Bond respondeu: — Muito bem, Quarrel. Deixarei o cardápio aos seus cuidados.
Em seguida, apanhou o revólver e as calças úmidas e desceu para a água rasa. A água estava acariciante, mas desagradavelmente quente. Bond escavou punhados de areia, com as mãos, e esfregou o corpo com ela, utilizando-a como sabonete. Depois deixou-se ficar gostosamente em meio àquele silêncio e àquela solidão.
As estrelas começaram a brilhar palidamente, as estrelas que os tinham trazido à ilha na noite passada; as estrelas que os tirariam dali no dia seguinte. Que viagem! Mas pelo menos já tinha dado os seus resultados. Agora tinha provas bastantes, e testemunhas, para ir ter com o governador e conseguir dele um inquérito completo acerca das atividades do Dr. No. Ninguém lança mão de metralhadoras contra pessoas, mesmo contra intrusos. E, da mesma forma, o que seria aquilo do Dr. No, que invadira a propriedade da Sociedade Audubon, aquilo que chegara a destruir essa propriedade e provavelmente matara um de seus empregados? Isto também teria que ser investigado. E o que haveria ele de encontrar quando voltasse pela porta da frente, talvez a bordo de um destróier, e com um destacamento de fuzileiros navais? Qual seria a resposta para o mistério do Dr. No? O que estaria ele escondendo? Por que aquele segredo era tão importante, que seria capaz de matar repetidas vezes, para preservá-lo? E quem era esse Dr. No?
Bond ouviu o barulho de alguém espojando-se na água. Pensou na garota. E quem, afinal, era Honeychile Ri-der? Aquilo pelo menos, pensou ele ao sair da água, era algo que deveria esclarecer antes do amanhecer.
Bond enfiou as suas pegajosas calças, sentou-se na areia e desmontou o revólver. Fê-lo pelo tato, utilizando-se de sua camisa para secar cada peça e cada cartucho. Depois, tornou a montar a arma e pressionou o gatilho, fazendo com que o tambor vazio desse uma volta completa. O som era satisfatório. Seriam precisos alguns dias para que o revólver começasse a enferrujar. Carregou-o e meteu-o no coldre, para dentro do cós da calça. Depois, levantou-se e voltou para a clareira.

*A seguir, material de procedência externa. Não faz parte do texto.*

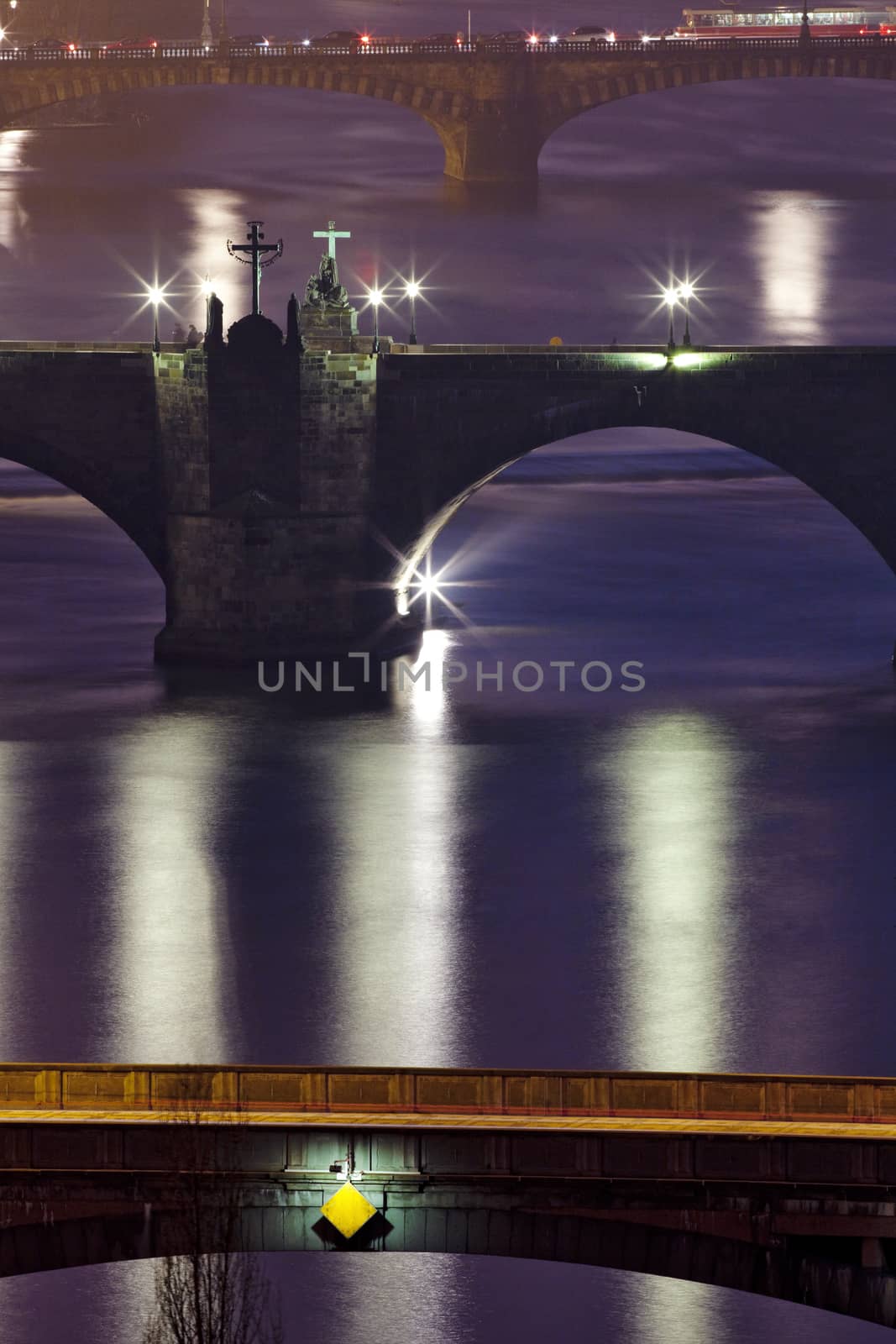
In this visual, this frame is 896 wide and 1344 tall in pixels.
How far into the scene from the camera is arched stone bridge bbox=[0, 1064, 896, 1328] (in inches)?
1929

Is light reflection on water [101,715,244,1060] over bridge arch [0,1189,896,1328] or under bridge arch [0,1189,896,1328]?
over

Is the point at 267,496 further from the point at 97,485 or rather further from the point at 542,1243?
the point at 542,1243

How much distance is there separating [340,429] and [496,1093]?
60407mm

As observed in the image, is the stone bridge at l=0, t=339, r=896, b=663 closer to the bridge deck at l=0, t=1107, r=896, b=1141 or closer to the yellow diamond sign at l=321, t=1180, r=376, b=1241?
the bridge deck at l=0, t=1107, r=896, b=1141

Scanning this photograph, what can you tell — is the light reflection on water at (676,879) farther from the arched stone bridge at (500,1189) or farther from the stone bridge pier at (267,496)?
the arched stone bridge at (500,1189)

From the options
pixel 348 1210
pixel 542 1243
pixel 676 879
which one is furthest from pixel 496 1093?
pixel 676 879

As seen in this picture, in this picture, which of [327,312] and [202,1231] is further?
[327,312]

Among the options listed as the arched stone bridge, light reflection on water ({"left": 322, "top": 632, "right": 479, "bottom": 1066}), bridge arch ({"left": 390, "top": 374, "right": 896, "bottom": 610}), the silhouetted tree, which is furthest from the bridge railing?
bridge arch ({"left": 390, "top": 374, "right": 896, "bottom": 610})

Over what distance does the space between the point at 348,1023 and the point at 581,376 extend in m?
38.7

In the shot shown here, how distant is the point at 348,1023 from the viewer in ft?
247

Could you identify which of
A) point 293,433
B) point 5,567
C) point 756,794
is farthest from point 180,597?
point 5,567

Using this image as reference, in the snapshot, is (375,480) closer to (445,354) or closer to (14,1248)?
(445,354)

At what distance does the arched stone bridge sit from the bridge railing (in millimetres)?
193

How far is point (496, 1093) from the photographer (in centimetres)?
5066
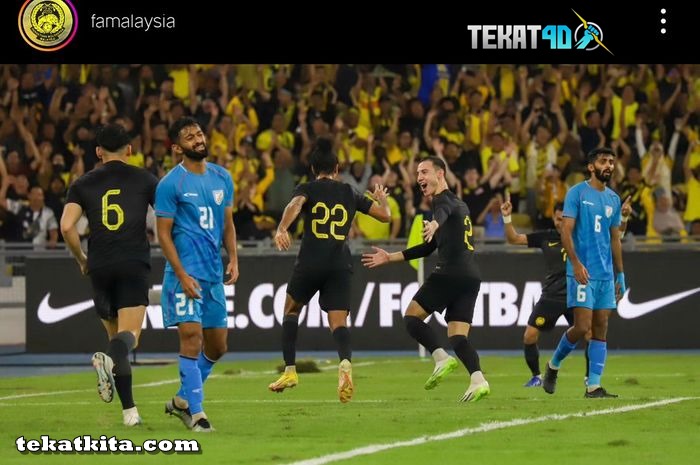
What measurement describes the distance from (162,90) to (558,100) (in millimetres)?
7099

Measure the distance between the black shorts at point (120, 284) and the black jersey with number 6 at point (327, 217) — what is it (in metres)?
2.86

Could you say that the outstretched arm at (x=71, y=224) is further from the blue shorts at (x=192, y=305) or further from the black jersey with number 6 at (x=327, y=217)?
the black jersey with number 6 at (x=327, y=217)

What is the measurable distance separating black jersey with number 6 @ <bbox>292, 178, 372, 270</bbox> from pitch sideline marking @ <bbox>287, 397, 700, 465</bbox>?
2991 millimetres

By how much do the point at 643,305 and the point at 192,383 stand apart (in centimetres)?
1258

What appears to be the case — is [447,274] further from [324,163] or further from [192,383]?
[192,383]

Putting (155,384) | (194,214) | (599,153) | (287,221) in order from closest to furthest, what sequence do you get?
1. (194,214)
2. (287,221)
3. (599,153)
4. (155,384)

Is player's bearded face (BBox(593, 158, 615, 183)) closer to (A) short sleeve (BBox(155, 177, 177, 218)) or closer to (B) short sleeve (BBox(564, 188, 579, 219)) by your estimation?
(B) short sleeve (BBox(564, 188, 579, 219))

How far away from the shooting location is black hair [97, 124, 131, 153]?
11625 mm

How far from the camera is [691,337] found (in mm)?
22453

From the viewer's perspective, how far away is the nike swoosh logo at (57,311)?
73.8 feet

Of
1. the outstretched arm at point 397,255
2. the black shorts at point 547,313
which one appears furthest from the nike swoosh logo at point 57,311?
the outstretched arm at point 397,255

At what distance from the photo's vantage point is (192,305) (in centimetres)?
1124

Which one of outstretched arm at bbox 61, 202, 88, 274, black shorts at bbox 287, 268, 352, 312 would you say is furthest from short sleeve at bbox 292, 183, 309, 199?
outstretched arm at bbox 61, 202, 88, 274
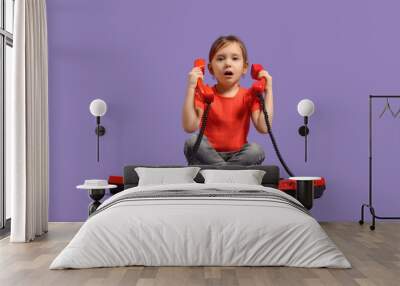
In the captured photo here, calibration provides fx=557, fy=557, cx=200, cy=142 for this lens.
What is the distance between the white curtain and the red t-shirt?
1879mm

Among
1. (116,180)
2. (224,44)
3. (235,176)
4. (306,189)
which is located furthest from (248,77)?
(116,180)

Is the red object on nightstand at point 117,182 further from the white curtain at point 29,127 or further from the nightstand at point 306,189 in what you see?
the nightstand at point 306,189

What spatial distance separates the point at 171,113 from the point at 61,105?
1.35 metres

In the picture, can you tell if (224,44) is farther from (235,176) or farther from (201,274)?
(201,274)

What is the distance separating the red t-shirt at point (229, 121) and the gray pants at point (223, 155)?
0.06 meters

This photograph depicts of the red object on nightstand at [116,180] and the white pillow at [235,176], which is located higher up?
the white pillow at [235,176]

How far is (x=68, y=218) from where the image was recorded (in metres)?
6.81

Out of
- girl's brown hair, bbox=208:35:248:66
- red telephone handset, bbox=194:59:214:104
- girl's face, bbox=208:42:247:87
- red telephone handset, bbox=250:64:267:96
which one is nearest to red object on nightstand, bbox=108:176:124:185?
red telephone handset, bbox=194:59:214:104

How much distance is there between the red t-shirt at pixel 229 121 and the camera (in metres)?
6.70

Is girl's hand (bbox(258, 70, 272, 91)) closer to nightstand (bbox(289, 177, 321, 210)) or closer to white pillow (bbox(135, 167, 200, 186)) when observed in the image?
nightstand (bbox(289, 177, 321, 210))

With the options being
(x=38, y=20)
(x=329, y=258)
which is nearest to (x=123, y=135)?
(x=38, y=20)

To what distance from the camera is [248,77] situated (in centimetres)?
677

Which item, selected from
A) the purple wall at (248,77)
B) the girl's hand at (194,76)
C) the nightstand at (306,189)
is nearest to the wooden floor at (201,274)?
the nightstand at (306,189)

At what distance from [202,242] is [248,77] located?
298cm
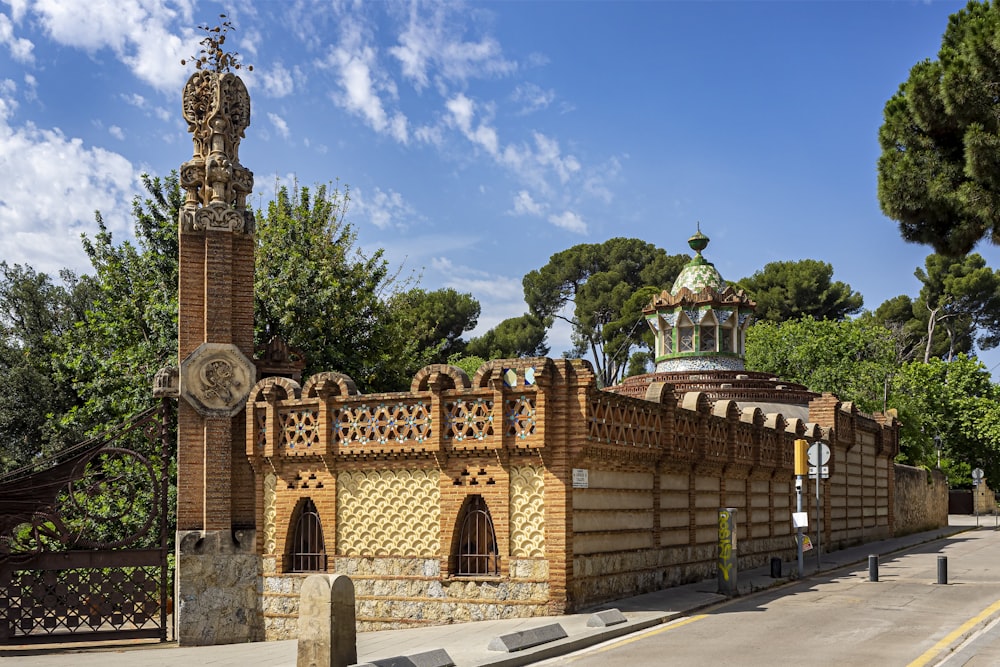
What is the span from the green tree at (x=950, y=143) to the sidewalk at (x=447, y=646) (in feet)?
23.2

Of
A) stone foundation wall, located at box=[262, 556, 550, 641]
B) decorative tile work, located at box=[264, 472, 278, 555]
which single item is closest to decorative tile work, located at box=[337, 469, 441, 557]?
stone foundation wall, located at box=[262, 556, 550, 641]

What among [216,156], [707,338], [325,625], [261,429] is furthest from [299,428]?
[707,338]

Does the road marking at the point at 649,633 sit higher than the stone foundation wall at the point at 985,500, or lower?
higher

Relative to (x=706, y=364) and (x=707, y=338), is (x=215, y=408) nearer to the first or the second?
(x=706, y=364)

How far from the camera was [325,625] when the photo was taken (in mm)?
11320

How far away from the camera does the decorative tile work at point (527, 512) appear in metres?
16.2

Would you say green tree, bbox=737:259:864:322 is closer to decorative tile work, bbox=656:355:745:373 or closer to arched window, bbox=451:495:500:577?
decorative tile work, bbox=656:355:745:373

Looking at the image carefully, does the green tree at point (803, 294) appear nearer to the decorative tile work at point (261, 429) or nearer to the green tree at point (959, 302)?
the green tree at point (959, 302)

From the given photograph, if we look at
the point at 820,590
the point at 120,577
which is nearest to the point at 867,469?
the point at 820,590

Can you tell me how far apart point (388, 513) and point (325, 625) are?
637 cm

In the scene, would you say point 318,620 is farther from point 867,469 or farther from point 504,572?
point 867,469

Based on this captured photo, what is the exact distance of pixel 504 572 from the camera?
1642 centimetres

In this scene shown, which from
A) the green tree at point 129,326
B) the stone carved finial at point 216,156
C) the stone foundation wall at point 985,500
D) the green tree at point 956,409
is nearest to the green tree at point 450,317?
the green tree at point 956,409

A sombra de Honey chegou até ele, e a sua voz se fez ouvir: — Venha; estamos morrendo de fome. Apanhei uma das panelas, limpei-a e pusemos as ervilhas nela. Temos pão também. E eu não sinto escrúpulos de comer a sua ração, porque você me fez trabalhar muito mais do que se eu estivesse sozinha. Agora, estique a mão.
Bond achou graça no tom autoritário que havia em sua voz. Ele apenas podia perceber a sua silhueta, no escuro. Sua cabeça parecia mais aflada. Ele se perguntou como seriam os seus cabelos quando secos e penteados. Como seria ela quando estivesse vestindo roupas limpas naquele lindo corpo dourado? Podia vê-la entrando numa sala ou atravessando um vestíbulo em Beau Desert. Ela seria uma linda e encantadora Patinha Feia. Por que nunca procurara endireitar o nariz? Seria uma operação fácil. Depois disso, ela seria a jovem mais bela de Jamaica.
O seu ombro tocou nele. Bond esticou o braço e descansou a mão aberta no colo da jovem. Então Bond sentiu que ela estava enchendo a sua mão com ervilhas.
Subitamente, Bond aspirou o seu cheiro cálido de animal. Foi uma explosão sensual tão aguda que o seu corpo se uniu ao dela, e, por um momento, os seus olhos se fecharam.
Ela deixou escapar um riso curto, no qual havia timidez, satisfação e ternura. E disse, maternalmente: “Lá”, — e empurrou a mão de Bond.
XI - VIDA NO CANAVIAL
Seriam cerca de oito horas, pensou Bond. A não ser o coaxar dos sapos, tudo estava mergulhado em silêncio. No canto mais distante da clareira, ele podia vislumbrar o vulto de Quarrel.